◆ Data lines ◆
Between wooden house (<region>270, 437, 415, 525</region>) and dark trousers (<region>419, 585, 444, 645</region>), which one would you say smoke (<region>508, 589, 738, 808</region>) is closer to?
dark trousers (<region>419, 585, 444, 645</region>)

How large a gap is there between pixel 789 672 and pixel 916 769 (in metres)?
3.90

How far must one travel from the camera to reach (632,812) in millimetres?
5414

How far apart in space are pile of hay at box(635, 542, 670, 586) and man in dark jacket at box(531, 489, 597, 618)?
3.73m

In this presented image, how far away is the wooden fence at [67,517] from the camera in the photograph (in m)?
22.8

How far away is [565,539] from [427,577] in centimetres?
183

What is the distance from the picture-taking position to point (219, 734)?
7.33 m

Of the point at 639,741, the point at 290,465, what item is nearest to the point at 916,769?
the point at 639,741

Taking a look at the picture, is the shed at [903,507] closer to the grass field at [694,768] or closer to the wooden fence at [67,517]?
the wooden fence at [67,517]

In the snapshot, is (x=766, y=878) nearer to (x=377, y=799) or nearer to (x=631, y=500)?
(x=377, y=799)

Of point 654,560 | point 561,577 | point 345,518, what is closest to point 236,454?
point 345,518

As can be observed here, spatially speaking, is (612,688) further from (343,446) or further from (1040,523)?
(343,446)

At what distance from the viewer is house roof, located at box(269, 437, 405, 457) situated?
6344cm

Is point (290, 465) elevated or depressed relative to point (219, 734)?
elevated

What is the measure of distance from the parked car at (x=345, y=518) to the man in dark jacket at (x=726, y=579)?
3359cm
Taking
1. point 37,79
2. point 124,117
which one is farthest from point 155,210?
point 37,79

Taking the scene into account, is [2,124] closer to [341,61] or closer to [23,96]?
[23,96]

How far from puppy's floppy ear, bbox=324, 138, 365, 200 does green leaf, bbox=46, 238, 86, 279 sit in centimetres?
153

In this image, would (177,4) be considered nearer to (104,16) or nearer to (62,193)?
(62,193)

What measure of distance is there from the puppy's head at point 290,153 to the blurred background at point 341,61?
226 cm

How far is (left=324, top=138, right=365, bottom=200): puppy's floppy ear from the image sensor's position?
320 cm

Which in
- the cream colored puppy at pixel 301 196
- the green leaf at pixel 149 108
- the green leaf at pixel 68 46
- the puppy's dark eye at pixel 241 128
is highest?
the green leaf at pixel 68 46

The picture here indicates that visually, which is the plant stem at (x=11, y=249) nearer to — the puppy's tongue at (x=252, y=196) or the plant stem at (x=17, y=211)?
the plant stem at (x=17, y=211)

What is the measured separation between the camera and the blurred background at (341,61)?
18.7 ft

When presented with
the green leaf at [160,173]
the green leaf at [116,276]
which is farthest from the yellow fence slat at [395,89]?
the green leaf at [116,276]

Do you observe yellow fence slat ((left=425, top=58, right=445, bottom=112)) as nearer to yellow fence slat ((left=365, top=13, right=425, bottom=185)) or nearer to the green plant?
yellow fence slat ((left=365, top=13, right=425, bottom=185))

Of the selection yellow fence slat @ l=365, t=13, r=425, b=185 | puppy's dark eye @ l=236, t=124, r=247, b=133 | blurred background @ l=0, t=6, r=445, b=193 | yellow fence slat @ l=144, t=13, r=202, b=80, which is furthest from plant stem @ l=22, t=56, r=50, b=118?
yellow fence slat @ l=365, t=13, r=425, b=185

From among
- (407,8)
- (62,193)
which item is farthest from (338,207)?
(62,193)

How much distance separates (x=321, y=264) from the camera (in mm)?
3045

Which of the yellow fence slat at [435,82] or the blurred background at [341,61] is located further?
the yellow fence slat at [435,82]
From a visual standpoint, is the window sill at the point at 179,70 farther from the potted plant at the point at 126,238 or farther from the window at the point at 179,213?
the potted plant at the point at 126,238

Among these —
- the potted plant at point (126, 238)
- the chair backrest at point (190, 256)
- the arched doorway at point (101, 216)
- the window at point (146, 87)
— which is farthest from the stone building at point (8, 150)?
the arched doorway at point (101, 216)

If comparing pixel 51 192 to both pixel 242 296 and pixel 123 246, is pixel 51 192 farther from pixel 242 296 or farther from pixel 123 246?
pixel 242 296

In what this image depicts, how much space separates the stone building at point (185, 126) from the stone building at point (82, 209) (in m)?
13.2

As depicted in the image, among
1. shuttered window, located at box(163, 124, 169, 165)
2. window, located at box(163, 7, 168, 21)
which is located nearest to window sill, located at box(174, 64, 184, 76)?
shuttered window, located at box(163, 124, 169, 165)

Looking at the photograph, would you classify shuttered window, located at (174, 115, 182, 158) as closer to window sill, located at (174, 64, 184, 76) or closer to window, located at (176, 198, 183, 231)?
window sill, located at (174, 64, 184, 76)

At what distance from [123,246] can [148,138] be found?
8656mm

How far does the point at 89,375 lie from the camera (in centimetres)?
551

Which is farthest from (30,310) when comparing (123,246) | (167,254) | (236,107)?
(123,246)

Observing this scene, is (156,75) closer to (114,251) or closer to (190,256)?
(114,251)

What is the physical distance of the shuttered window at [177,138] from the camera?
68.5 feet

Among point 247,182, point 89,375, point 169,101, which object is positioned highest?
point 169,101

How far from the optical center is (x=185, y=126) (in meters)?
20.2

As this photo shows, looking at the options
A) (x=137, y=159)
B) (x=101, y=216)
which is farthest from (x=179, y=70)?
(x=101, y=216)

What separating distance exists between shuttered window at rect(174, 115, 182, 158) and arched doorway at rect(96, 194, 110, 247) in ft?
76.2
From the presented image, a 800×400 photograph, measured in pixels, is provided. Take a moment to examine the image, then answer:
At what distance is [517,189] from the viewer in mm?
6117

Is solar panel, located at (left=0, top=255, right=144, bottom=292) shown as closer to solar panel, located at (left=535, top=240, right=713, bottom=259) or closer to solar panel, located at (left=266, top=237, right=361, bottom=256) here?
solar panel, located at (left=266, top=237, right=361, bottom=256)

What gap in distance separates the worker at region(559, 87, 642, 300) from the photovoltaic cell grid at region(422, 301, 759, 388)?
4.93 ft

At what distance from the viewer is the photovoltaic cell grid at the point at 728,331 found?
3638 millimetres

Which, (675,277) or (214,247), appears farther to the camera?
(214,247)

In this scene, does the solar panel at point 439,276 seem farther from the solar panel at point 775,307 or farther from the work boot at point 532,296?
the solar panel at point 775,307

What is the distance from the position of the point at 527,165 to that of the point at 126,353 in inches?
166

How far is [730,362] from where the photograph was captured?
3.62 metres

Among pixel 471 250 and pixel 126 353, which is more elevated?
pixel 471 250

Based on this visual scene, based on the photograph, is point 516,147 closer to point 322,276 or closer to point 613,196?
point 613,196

◆ What is expected ◆
Turn the material from the line with "Among pixel 471" to the end, both ends included, into a Markdown table with columns Row and Text. Put a running row number in Row and each line in Text, and leave out blank lines.

◆ Task response ◆
| Row | Text |
|---|---|
| 1 | Among pixel 471 250 and pixel 126 353, which is more elevated? |
| 2 | pixel 471 250 |
| 3 | Based on this visual scene, based on the photograph, is point 516,147 closer to point 322,276 or closer to point 613,196? |
| 4 | point 613,196 |